**Stated problem 1**.
Rewrite the records from the line with "What distance from" up to and including the last line of the records, replacing "wooden bridge" with "footbridge" and changing nothing else.

**Document passage**.
Sharjah 10: a report from the Emirates - Art - Domus
Sharjah 10: a report from the Emirates
 

Sharjah 10: a report from the Emirates

The biennial's most compelling work is unlikely to be understood as status-symbol art.

 

Art / Gabi Scardi

Launched in 1993, the Sharjah Biennial, United Arab Emirates, was a precursor to the interest in art that is now in evidence across the whole region. Over the course of the years, it has undergone continual metamorphosis and grown considerably—from a more locally and traditionally orientated exhibition to a mature and well-defined event operating at a decidedly international level—today it proves to be the most interesting exhibition in the area and the one least geared towards regarding art as a status symbol.

**Stated problem 2**.
Retype the passage on the Sharjah Biennial from "The biennial's most" up to and including "a status symbol.".

**Exercise input**.
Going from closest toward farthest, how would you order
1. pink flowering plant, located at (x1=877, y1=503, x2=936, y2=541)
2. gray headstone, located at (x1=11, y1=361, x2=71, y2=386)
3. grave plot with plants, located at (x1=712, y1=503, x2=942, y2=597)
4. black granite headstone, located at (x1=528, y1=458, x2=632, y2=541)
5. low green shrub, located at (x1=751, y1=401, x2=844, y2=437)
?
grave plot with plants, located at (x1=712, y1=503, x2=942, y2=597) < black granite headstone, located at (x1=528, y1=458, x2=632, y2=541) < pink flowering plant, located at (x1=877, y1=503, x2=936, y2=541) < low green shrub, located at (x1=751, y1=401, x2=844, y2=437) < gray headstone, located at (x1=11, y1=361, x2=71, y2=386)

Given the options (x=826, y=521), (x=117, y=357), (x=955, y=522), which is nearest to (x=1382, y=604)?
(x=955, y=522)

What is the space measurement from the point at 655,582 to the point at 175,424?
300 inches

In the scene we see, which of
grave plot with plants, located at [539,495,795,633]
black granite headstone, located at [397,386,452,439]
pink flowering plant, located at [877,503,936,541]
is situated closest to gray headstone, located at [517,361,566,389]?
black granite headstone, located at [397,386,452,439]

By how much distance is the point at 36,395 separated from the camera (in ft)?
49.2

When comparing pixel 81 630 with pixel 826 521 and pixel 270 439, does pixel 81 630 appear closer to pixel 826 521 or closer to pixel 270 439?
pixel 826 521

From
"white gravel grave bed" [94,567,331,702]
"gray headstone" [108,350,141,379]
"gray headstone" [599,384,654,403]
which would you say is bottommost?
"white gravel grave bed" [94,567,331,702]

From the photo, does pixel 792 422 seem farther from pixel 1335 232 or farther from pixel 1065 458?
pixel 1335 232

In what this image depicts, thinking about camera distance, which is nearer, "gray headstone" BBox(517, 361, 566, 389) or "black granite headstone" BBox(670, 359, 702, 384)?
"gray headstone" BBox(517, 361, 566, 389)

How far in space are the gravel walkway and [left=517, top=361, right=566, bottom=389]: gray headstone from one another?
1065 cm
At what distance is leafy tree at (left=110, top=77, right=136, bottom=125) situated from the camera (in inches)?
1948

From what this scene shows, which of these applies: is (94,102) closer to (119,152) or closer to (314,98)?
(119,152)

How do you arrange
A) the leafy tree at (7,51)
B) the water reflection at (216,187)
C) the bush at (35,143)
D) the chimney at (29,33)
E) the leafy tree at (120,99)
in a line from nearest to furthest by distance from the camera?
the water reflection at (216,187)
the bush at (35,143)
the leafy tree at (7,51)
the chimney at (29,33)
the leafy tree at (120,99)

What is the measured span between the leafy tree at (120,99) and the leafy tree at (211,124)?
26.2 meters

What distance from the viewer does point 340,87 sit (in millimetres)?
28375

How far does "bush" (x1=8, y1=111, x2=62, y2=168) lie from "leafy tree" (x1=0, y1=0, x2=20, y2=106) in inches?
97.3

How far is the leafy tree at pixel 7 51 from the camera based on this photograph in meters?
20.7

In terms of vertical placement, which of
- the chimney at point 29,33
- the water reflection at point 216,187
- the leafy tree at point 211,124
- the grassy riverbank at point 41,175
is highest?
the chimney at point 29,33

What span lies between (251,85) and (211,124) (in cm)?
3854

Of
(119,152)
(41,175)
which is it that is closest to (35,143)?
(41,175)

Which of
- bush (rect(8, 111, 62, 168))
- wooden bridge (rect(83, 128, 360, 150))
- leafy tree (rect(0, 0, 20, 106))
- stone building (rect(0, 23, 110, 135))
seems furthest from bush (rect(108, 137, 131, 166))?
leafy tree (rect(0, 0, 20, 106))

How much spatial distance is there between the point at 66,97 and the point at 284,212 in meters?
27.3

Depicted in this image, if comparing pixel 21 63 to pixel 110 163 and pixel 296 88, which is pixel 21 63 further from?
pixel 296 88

**Full output 1**.
What distance from the viewer does point 340,87 sit (in millimetres)?
28375

How far does "bush" (x1=8, y1=111, x2=62, y2=168) lie from "leafy tree" (x1=0, y1=0, x2=20, y2=106) in inches?
97.3

How far is the leafy tree at pixel 7 51 from the camera based on this photograph in meters?
20.7

In terms of vertical placement, which of
- the chimney at point 29,33
- the water reflection at point 216,187
- the leafy tree at point 211,124
- the grassy riverbank at point 41,175
is highest?
the chimney at point 29,33

What span lies between (251,85) and (211,124) (in cm)?
3854

Of
(119,152)
(41,175)
which is it that is closest to (35,143)?
(41,175)

Which of
- bush (rect(8, 111, 62, 168))
- footbridge (rect(83, 128, 360, 150))
- leafy tree (rect(0, 0, 20, 106))
- stone building (rect(0, 23, 110, 135))
seems furthest from bush (rect(108, 137, 131, 166))?
leafy tree (rect(0, 0, 20, 106))

How much spatial distance is there between the point at 66,97 and the point at 284,212 in meters?
27.3

Depicted in this image, if comparing pixel 21 63 to pixel 110 163 and pixel 296 88, which is pixel 21 63 further from?
pixel 296 88

**Full output 2**.
The biennial's most compelling work is unlikely to be understood as status-symbol art.

 

Art / Gabi Scardi

Launched in 1993, the Sharjah Biennial, United Arab Emirates, was a precursor to the interest in art that is now in evidence across the whole region. Over the course of the years, it has undergone continual metamorphosis and grown considerably—from a more locally and traditionally orientated exhibition to a mature and well-defined event operating at a decidedly international level—today it proves to be the most interesting exhibition in the area and the one least geared towards regarding art as a status symbol.